Apendicite Aguda em Adolescentes: Diagnóstico e Abordagem

CERMAM - Comissão Estadual de Residência Médica do Amazonas — Prova 2023

Enunciado

Paciente do sexo feminino, 13 anos, refere quando de dor tipo cólica, em epigástrio, que migrou para FID, com aumento progressivo de intensidade, associada a náuseas e vômitos. Evolução de 48 horas. Nega febre e diarreia. Refere menarca há cerca de 6 meses, com ciclos regulares. Nega leucorréia. Seu abdome é plano, flácido, doloroso à palpação profunda em FID, com sinais de Blumberg e Rovsing positivos. Sobre o caso acima, assinale a alternativa CORRETA:

Alternativas

  1. A) Dados como a idade da paciente, o ciclo menstrual regular e o tempo de evolução do quadro agudo nos permitem afirmar que o tratamento não-cirúrgico com antibioticoterapia pode ser efetivo para o quadro acima.
  2. B) A presença do sinal de Rovsing indica laparotomia exploradora imediata.
  3. C) A abordagem laparoscópica pode ser tanto diagnóstica quanto terapêutica para o caso acima.
  4. D) A ausência de febre exclui o diagnóstico de abdome agudo inflamatório, estando indicada investigação com tomografia computadorizada de abdome.

Pérola Clínica

Apendicite aguda: dor migratória epigástrio → FID + Blumberg/Rovsing + náuseas/vômitos → laparoscopia diagnóstica/terapêutica.

Resumo-Chave

A apendicite aguda é uma causa comum de abdome agudo em adolescentes. A apresentação clássica com dor migratória, náuseas e sinais de irritação peritoneal em FID (Blumberg, Rovsing) sugere fortemente o diagnóstico. A laparoscopia é uma abordagem versátil, permitindo tanto a confirmação diagnóstica quanto o tratamento cirúrgico imediato.

Contexto Educacional

A apendicite aguda é a causa mais comum de abdome agudo cirúrgico em crianças e adolescentes, com pico de incidência entre 10 e 19 anos. O diagnóstico precoce é crucial para evitar complicações graves como perfuração e peritonite. A apresentação clínica clássica envolve dor periumbilical que migra para a fossa ilíaca direita, náuseas, vômitos e anorexia, embora a apresentação possa ser atípica em pacientes mais jovens. O diagnóstico é primariamente clínico, baseado na história e exame físico, com sinais como Blumberg (descompressão brusca dolorosa) e Rovsing (dor em FID à palpação de FIE) sendo altamente sugestivos de irritação peritoneal. Exames laboratoriais (leucocitose) e de imagem (ultrassonografia, tomografia) podem auxiliar, mas não devem atrasar a decisão cirúrgica em casos de alta suspeita clínica. A laparoscopia tem se estabelecido como uma ferramenta valiosa, permitindo a confirmação diagnóstica e o tratamento cirúrgico simultaneamente, com menor morbidade e recuperação mais rápida. O tratamento definitivo da apendicite aguda é a apendicectomia. A abordagem laparoscópica é preferida por ser minimamente invasiva, oferecer melhor visualização da cavidade abdominal (útil para diferenciais em mulheres jovens) e resultar em menor dor pós-operatória e tempo de internação. O tratamento não-cirúrgico com antibioticoterapia é reservado para casos muito selecionados de apendicite não complicada ou plastrão apendicular, e não é a conduta padrão para um quadro agudo de 48 horas com sinais de irritação peritoneal.

Perguntas Frequentes

Quais são os sinais clássicos da apendicite aguda em adolescentes?

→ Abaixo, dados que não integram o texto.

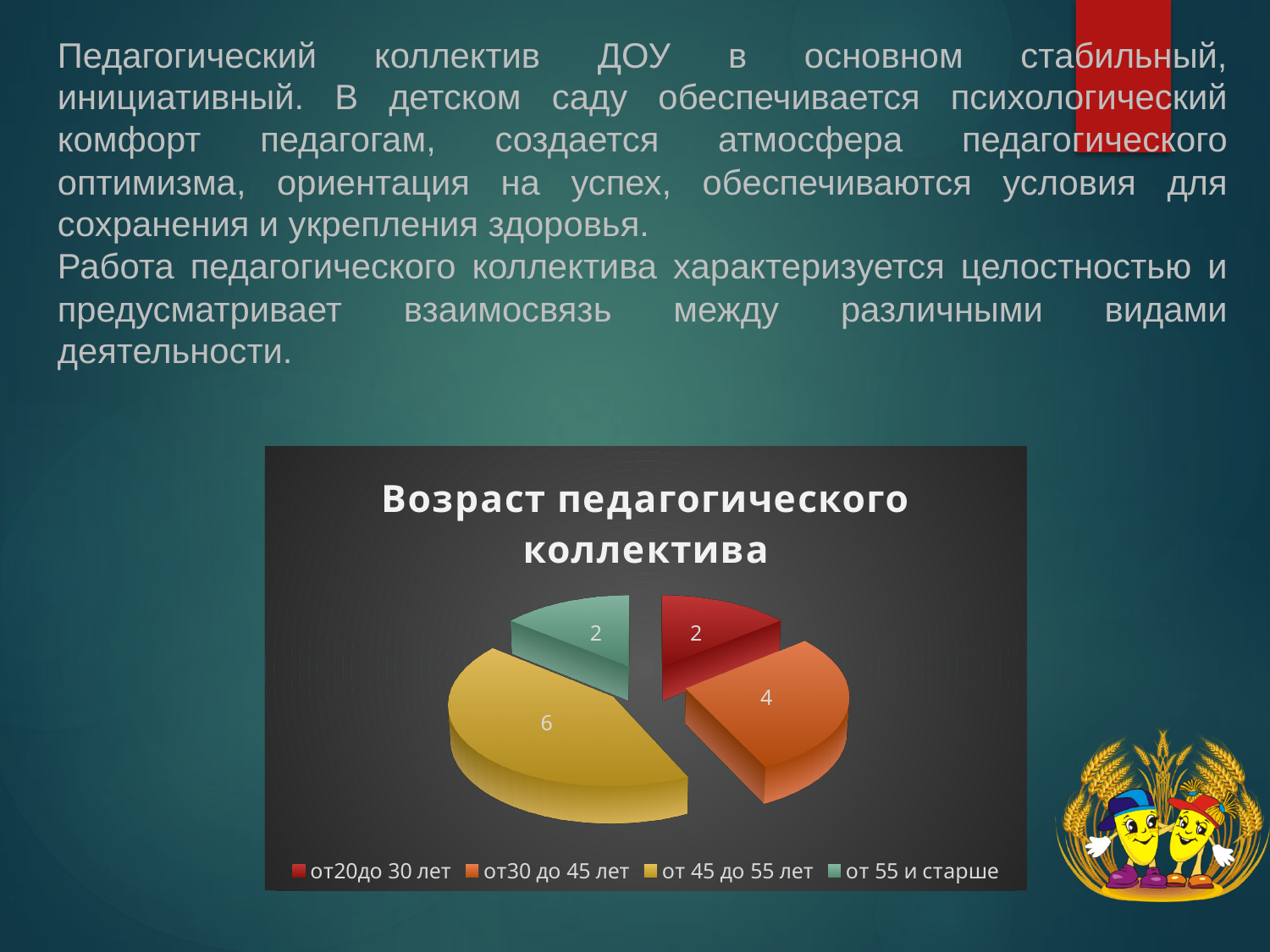
What type of chart is shown on the slide? Pie chart How many categories does the pie chart have? 4 Which age category has the highest value? от 45 до 55 лет What is the value for the category 'от 45 до 55 лет'? 6 What is the value for the category 'от20до 30 лет'? 2 What is the value for the category 'от 55 и старше'? 2 What is the value for the category 'от30 до 45 лет'? 4 Which is larger: the value for 'от30 до 45 лет' or the value for 'от 55 и старше'? от30 до 45 лет What is the total of all the slices in the pie chart? 14 What is the title of the chart? Возраст педагогического коллектива What share of the total does the 'от 45 до 55 лет' slice represent? 6 out of 14 What is the difference between the values for 'от 45 до 55 лет' and 'от30 до 45 лет'? 2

Os sinais clássicos incluem dor abdominal tipo cólica que migra do epigástrio ou periumbilical para a fossa ilíaca direita, associada a náuseas, vômitos e, frequentemente, sinais de irritação peritoneal como Blumberg e Rovsing positivos.

Por que a laparoscopia é uma abordagem vantajosa na apendicite aguda?

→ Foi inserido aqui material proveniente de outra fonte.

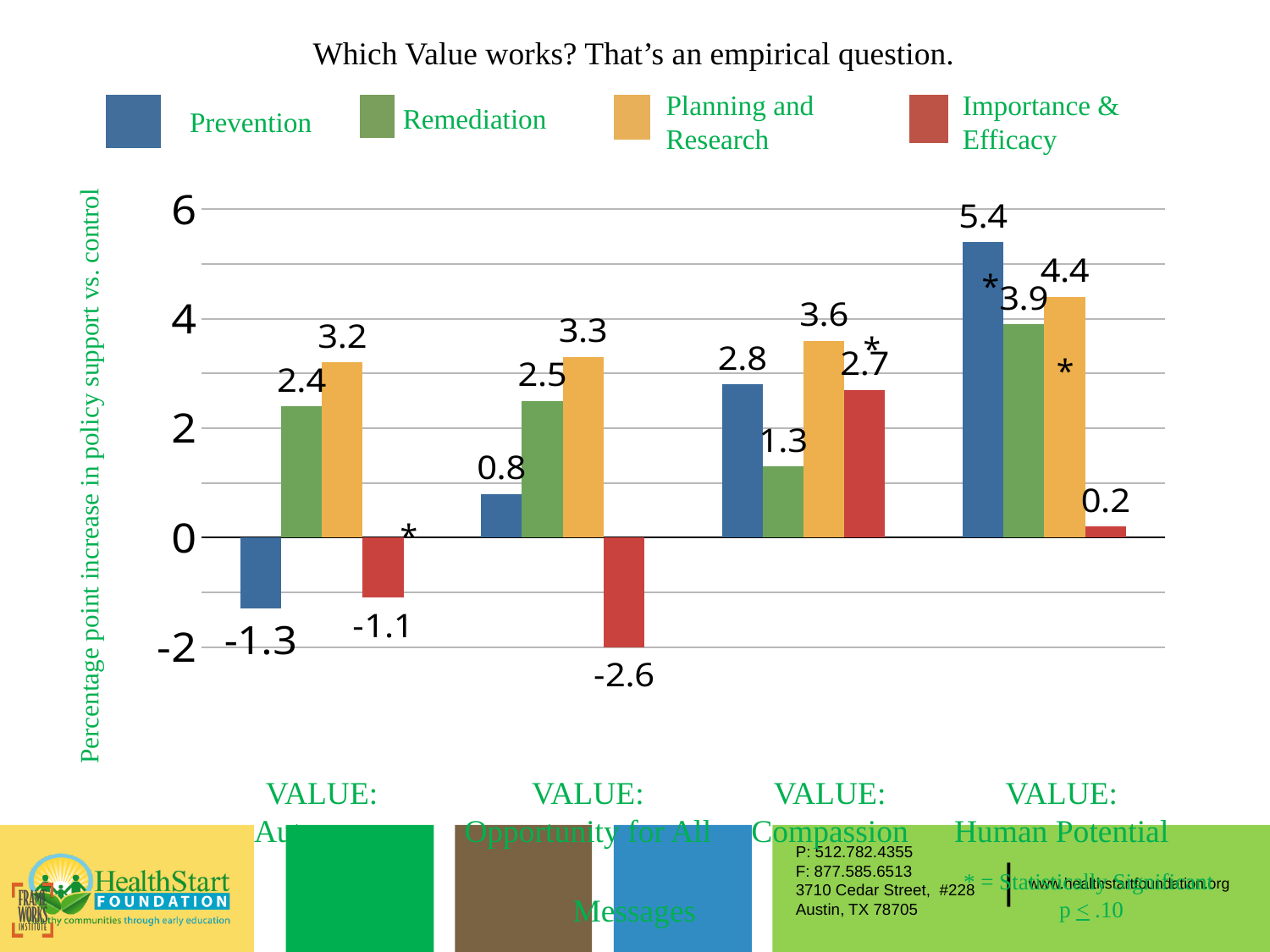
What colour represents Planning and Research in the legend? Orange Which value group has the lowest Importance & Efficacy bar? VALUE: Opportunity for All What is the value for Remediation in the VALUE: Compassion group? 1.3 What is the value for Prevention in the VALUE: Human Potential group? 5.4 What kind of chart is shown on the slide? Bar chart Is the Prevention value for VALUE: Human Potential greater or less than 4? greater What is the value for Importance & Efficacy in the VALUE: Opportunity for All group? -2.6 What is the value for Planning and Research in the VALUE: Compassion group? 3.6 In the VALUE: Human Potential group, what is the difference between Planning and Research and Remediation? 0.5 In the VALUE: Compassion group, which is larger: Prevention or Importance & Efficacy? Prevention How many series does the legend list? 4 Which value group has the highest Prevention bar? VALUE: Human Potential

A laparoscopia é vantajosa pois permite a visualização direta da cavidade abdominal para confirmar o diagnóstico (especialmente em casos atípicos ou em mulheres jovens com diferenciais ginecológicos) e realizar a apendicectomia no mesmo procedimento, sendo minimamente invasiva.

Quais são os principais diagnósticos diferenciais da apendicite aguda em adolescentes do sexo feminino?

Em adolescentes do sexo feminino, os diferenciais incluem adenite mesentérica, cisto ovariano torcido ou roto, doença inflamatória pélvica, infecção do trato urinário e gastroenterite.